Mit wem man in Streit gerät, kann man sich nicht aussuchen. Aber den Anwalt.» Mit diesem Versprechen wirbt gegenwärtig die Rechtsschutzversicherung des TCS, die Assista. Wer sich allerdings die Allgemeinen Versicherungsbedingungen (AGB) genau anschaut, wird enttäuscht. Erstens bestimmt die Assista, wann sie die Kunden selbst rechtlich vertreten will – und wann der Beizug eines Anwalts nötig ist. Und zweitens redet sie bei der Wahl des Rechtsvertreters mit. Wörtlich heisst es in den AGB: «Der Versicherte kann mit Genehmigung des TCS einen Anwalt frei wählen und beauftragen, sofern der Beizug eines Anwalts für die Interessenswahrung des Versicherten zu diesem Zeitpunkt notwendig ist.»
#####
**WAS ZU TUN IST:**
[a] Fasse den Text über die Rechtsschutzversicherung des TCS in zwei Sätzen zusammen.
[b] Was braucht ein Versicherter laut dem Text über die Rechtsschutzversicherung des TCS, um einen Anwalt frei wählen zu dürfen?

**GEGEBENE ANGABEN:**
#####
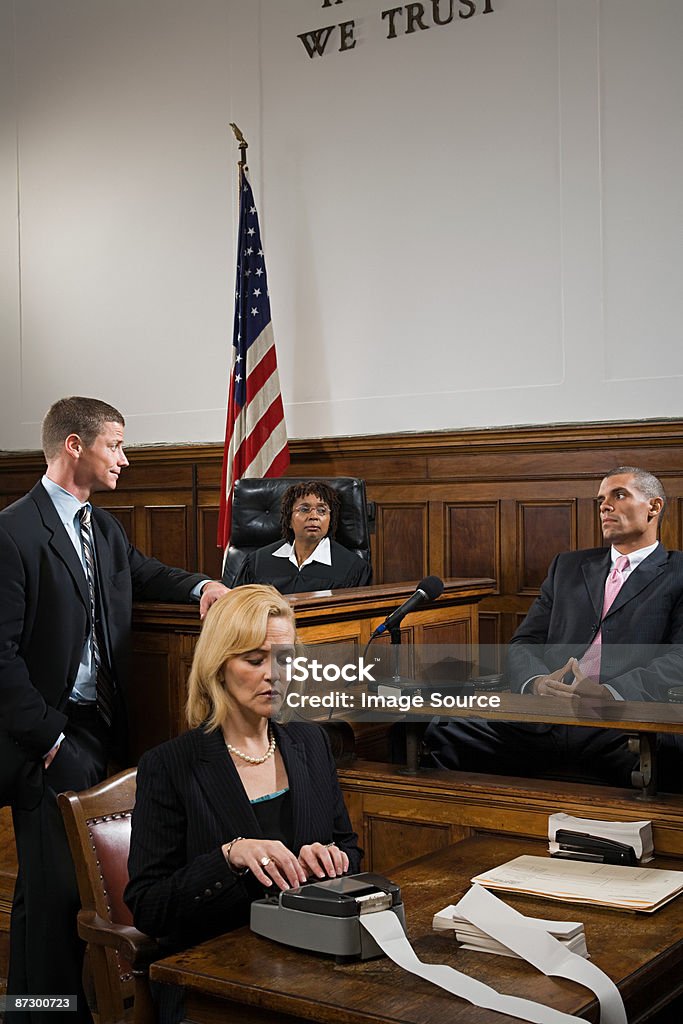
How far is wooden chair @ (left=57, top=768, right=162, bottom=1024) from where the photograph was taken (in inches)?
#####
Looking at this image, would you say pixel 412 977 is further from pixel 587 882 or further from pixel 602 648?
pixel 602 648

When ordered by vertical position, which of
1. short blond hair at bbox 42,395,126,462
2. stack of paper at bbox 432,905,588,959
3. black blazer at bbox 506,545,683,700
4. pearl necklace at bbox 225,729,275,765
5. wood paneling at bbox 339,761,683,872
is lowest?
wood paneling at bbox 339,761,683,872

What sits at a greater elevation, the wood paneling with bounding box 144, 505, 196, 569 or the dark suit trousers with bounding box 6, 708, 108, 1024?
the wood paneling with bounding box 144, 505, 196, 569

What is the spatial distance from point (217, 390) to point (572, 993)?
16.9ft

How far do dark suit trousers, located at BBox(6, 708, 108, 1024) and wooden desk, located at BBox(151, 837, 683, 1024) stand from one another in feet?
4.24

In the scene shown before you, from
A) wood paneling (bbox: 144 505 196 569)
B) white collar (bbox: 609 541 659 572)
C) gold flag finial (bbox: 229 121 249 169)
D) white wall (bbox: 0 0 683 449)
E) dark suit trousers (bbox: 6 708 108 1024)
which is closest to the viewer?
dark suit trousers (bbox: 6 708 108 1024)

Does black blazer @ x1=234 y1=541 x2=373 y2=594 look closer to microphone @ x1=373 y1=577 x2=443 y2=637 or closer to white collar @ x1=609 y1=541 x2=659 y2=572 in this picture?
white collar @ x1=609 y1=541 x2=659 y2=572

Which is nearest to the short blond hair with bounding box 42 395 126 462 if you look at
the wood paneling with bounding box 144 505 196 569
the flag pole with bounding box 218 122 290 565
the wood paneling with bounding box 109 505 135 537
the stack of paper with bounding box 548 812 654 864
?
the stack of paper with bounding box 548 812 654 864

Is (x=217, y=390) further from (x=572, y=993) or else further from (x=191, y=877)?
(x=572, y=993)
#####
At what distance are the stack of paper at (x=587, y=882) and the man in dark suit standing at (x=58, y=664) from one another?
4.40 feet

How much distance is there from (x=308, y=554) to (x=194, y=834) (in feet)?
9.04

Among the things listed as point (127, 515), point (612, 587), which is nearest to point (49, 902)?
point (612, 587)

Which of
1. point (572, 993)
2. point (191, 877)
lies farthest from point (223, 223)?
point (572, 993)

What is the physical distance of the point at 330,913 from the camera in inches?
#####
**LÖSUNGEN:**
[a] Die Rechtsschutzversicherung des TCS, die Assista, wirbt damit, dass man sich den Anwalt selbst aussuchen kann. Wer die Versicherungsbedingungen genau liest, wird aber enttäuscht, denn die Assista bestimmt, wann sie die Kunden selbst vertritt und wann ein Anwalt nötig ist, und sie redet bei der Wahl des Anwalts mit.

[b] Er braucht die Genehmigung des TCS, und ein Anwalt muss zu diesem Zeitpunkt für die Wahrung seiner Interessen notwendig sein.